On Jan. 29, Lisa Robertson, a Canadian poet, novelist and essayist returned to Orono after 17 years to present as a visiting poet for the New Writing Series. Robertson read excerpts from her new novel “The Baudelaire Fractal.”
The New Writing Series is located in the Innovative Media Research and Commercialization Center’s AP/PE Space, and intimate and dark theater. Since 1999, The University of Maine has brought visiting writers to the area to share their work and participate in a question and answer session with the audience. Robertson has read for the New Writing Series once before in 2003.
Introduced by Ben Friedlander, Robertson read two chapters from her novel that she wrote in just six months. Following her 1997 novel, “Debbie: An Epic,” Robertson’s second novel adds to her collection of published critical essays, poetry and other works. “The Baudelaire Fractal” will be available to purchase on Feb. 4.
“I didn’t think it would be so different when I started writing it. I love writing prose and sentences and that is part of my exploration as a poet,” Robertson said. “I kind of really treated it like a super long poem. There was a period of intense focus and I hunkered down and wrote a draft in 6 months.”
Coach House Books writes, “One morning, the poet Hazel Brown wakes up in a strange hotel room to find that she’s written the complete works of Charles Baudelaire. Surprising as this may be, it’s no more surprising to Brown than the impossible journey she’s taken to become the writer that she is. Animated by the spirit of the poète maudit, she shuttles between London, Vancouver, Paris, and the French countryside, moving fluidly between the early 1980s and the present, from rented room to rented room, all the while considering such Baudelairian obsessions as modernity, poverty, and the perfect jacket.”

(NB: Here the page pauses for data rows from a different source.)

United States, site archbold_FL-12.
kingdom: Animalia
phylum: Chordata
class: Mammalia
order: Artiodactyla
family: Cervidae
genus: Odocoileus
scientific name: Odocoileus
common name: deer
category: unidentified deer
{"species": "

Written in chapters titled after the french poet’s poems, the novel follows Hazel Brown on her spiritual and intellectual journey through this fantastic situation. Robertson drew on earlier writings and diary entries in crafting this novel in just one year.
“The durational aspect of novel-writing was brutal, and I didn’t expect that. I went into it with a light-hearted approach,” Robertson said. “I had this idea that I wanted to explore, and I began to explore it in the three beginning chapters.”
Robertson read a short introductory chapter from the novel as well as one titled “Rich is Real” from later in the book. Audience members, many UMaine English faculty and students, were encouraged to share comments and ask questions after the hour-long reading.
“This was a ravishing experience of literature. It was delicious and exciting,” Stephen Wicks, a professor of English at UMaine, said.
Robertson was born in Toronto, Canada in 1961 and started writing in the 1980s. She has worked as a writer in residence at many colleges and universities, and currently spends her time traveling between France, Canada, the Netherlands and England.
The next New Writing Series event is Feb. 13 featuring Deborah Willis.